Questions about scene geometry
--------------------------------
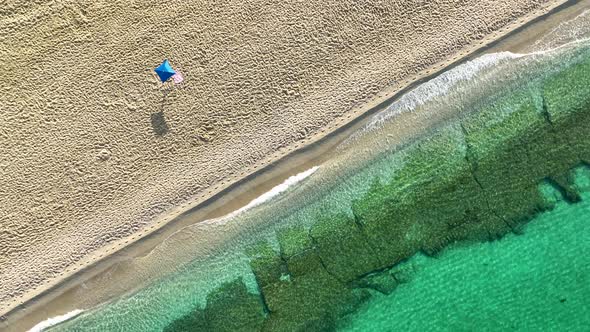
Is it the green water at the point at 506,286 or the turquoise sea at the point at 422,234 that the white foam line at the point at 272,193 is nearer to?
the turquoise sea at the point at 422,234

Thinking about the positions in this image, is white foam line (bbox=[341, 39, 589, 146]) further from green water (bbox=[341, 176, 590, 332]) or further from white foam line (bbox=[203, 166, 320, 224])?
green water (bbox=[341, 176, 590, 332])

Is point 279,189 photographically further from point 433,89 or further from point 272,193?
point 433,89

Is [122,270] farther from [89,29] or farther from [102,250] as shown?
[89,29]

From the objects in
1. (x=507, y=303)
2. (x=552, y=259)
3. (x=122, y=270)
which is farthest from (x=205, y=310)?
(x=552, y=259)

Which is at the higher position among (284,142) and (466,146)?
(284,142)

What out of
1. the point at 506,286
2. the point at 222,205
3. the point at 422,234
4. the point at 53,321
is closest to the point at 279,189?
the point at 222,205
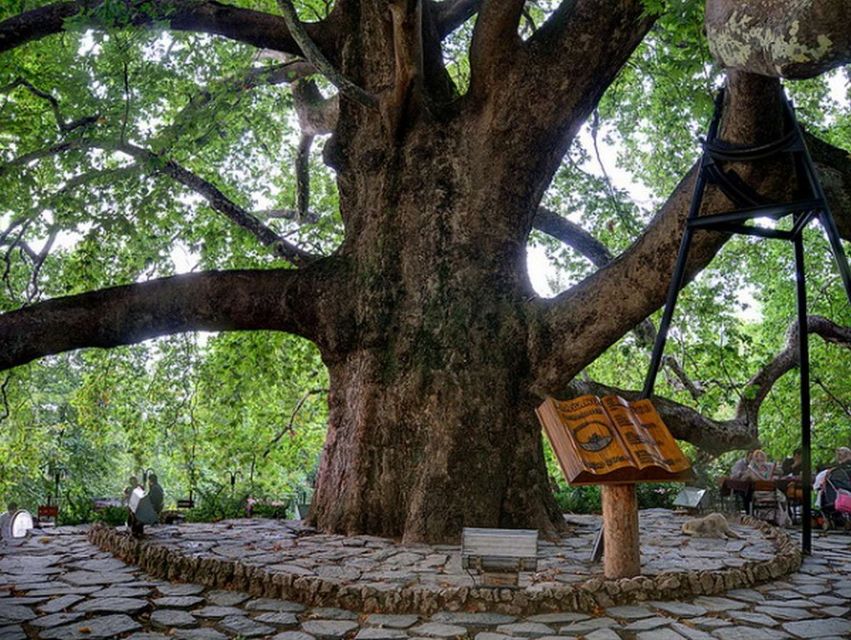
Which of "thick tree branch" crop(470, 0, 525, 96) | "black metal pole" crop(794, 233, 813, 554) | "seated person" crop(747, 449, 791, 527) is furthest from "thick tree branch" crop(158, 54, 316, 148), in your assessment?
"seated person" crop(747, 449, 791, 527)

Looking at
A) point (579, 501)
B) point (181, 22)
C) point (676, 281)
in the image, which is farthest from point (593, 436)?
point (579, 501)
--------------------------------
Given exercise:
Reproduce all of the lines above word for word, leaving out the pictures.

Reply to the task:
Is it the green water at the point at 506,286 or the turquoise sea at the point at 422,234 that the white foam line at the point at 272,193 is nearer to?
the turquoise sea at the point at 422,234

Thinking about the positions in this image, is white foam line (bbox=[341, 39, 589, 146]) further from green water (bbox=[341, 176, 590, 332]) or further from white foam line (bbox=[203, 166, 320, 224])?
green water (bbox=[341, 176, 590, 332])

Is point 279,189 photographically further from point 433,89 or further from point 272,193?
point 433,89

Is [122,270] farther from [89,29] or farther from [102,250] as shown?
[89,29]

From the objects in
1. (x=507, y=303)
2. (x=552, y=259)
3. (x=122, y=270)
which is farthest from (x=205, y=310)?
(x=552, y=259)

Which is at the higher position among (284,142) and (466,146)?
(284,142)

What out of
1. the point at 506,286
2. the point at 222,205
3. the point at 422,234
4. the point at 53,321
is closest to the point at 279,189?
the point at 222,205
Which of "thick tree branch" crop(470, 0, 525, 96) | "black metal pole" crop(794, 233, 813, 554) | "seated person" crop(747, 449, 791, 527) is furthest from "thick tree branch" crop(158, 54, 316, 148), in your assessment?
"seated person" crop(747, 449, 791, 527)

Looking at
A) point (579, 501)
B) point (181, 22)
C) point (676, 281)
in the image, which is farthest from point (593, 436)?
point (579, 501)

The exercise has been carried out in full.